2) What skills from our doctoral program did you utilize during this internship?
Critical thinking. As a doctoral student, you are constantly asking yourself and your colleagues about the work you do, the role of human actors, and the importance of the historical context..
3) How did you hear about this opportunity?
My advisor, Mark Healey, sent to me an email about the Latino Museum Studies Program. Honestly, I thought it would be a long shot, but he was right. The program was perfect for me and I really loved the experience.
4) Could you expand upon your previous experience researching and/or working with underrepresented groups in Colombia’s national museum?
As a teenager, I worked with a UNESCO project that sought to facilitate the access of Afro-descendant people to historic places and monuments. My home city, Cartagena, is a touristic Caribbean center so being black and not having money really reduces your chances to enjoy the historic spaces that tourists can. However, while the project facilitated access, Afro-descendants and Indigenous were still not included in those stories or places. This experience impacted my undergraduate thesis on land legal cases between indigenous groups, white settlers, and the Spanish Crown prior to the Independence struggles of the 1820’s.
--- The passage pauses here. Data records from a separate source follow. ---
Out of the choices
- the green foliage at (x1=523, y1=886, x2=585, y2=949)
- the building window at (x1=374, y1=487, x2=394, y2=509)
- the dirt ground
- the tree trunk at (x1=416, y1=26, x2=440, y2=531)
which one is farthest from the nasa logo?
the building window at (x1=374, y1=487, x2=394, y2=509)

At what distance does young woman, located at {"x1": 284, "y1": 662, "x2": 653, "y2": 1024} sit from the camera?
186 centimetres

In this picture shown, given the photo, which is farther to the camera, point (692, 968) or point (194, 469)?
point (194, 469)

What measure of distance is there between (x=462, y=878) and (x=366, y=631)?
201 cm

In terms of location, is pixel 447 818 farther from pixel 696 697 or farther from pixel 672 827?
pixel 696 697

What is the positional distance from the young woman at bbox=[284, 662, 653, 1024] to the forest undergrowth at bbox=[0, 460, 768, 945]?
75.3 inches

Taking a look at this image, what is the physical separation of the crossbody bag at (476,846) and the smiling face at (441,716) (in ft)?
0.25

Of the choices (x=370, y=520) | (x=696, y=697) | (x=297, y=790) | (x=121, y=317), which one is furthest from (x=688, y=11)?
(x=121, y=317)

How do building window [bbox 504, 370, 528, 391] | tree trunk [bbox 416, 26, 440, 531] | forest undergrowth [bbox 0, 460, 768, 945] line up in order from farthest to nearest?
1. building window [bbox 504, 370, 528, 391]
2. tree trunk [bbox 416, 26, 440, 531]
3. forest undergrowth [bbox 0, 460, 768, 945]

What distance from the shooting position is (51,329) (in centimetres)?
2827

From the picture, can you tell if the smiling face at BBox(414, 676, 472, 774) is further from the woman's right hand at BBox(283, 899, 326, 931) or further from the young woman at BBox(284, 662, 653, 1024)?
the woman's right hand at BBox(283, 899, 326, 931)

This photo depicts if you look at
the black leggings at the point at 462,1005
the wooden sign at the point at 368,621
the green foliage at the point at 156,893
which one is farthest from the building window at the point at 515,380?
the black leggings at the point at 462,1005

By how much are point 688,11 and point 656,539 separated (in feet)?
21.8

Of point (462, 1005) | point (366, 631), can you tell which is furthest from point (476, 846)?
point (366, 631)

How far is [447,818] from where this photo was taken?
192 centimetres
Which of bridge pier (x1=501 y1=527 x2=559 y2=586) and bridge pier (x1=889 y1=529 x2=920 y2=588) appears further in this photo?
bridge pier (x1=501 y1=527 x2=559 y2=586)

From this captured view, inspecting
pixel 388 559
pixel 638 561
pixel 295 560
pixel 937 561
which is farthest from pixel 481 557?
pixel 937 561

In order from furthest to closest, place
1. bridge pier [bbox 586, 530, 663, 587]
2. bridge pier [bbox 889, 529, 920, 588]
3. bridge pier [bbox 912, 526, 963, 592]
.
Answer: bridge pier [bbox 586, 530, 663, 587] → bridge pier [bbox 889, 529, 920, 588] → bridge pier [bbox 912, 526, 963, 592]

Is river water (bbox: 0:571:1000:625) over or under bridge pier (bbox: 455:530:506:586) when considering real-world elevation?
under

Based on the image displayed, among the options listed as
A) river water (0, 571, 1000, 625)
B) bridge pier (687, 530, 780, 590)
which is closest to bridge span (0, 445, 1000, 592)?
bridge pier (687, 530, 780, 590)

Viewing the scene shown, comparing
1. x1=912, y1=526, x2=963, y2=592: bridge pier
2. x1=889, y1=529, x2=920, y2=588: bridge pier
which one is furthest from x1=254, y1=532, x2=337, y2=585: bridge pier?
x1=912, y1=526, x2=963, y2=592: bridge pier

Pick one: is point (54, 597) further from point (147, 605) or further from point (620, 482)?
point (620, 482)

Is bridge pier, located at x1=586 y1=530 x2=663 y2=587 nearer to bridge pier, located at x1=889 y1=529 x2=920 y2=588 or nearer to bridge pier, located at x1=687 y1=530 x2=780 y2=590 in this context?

I was interested in demonstrating how the lack of inclusion of indigenous groups within the national history is linked to their support of the Spanish Crown during that period.
At UConn, I have moved onto the representation of these groups – Afro-descendants, Indigenous, and women – within the National Museum in Colombia. I consider the objects and portraits introduced to the museum in 1880 and I argue that this process represents the simultaneous inclusion and exclusion of these groups. Many of the paintings have been visually modified to fit the image of the nation that the Colombian elites wished to portray. I seek to showcase that process so these groups, today, can understand how they have been pushed out of many places and stories, and maybe they would seek to regain them. Thus, my work has come full-circle from my teen years.
5) How did this opportunity impact the way you conceptualize your dissertation and/or future career? Would you be interested in working with the Smithsonian in the future?
The Latino Museum Studies Program helped me realize that there are spaces that are perfect for me in regards to what I want to do, both academically and personally. Specifically, I am interested in cultural work and public engagement, in reconnecting academy and community. I think that museums are perfect spaces for that. This is reflected in my dissertation that will utilize a comparative perspective to analyze the opening of the first gallery at the National Museum of American History to similar ones in Colombia. Regarding my future career, I would definitely consider working with the Smithsonian.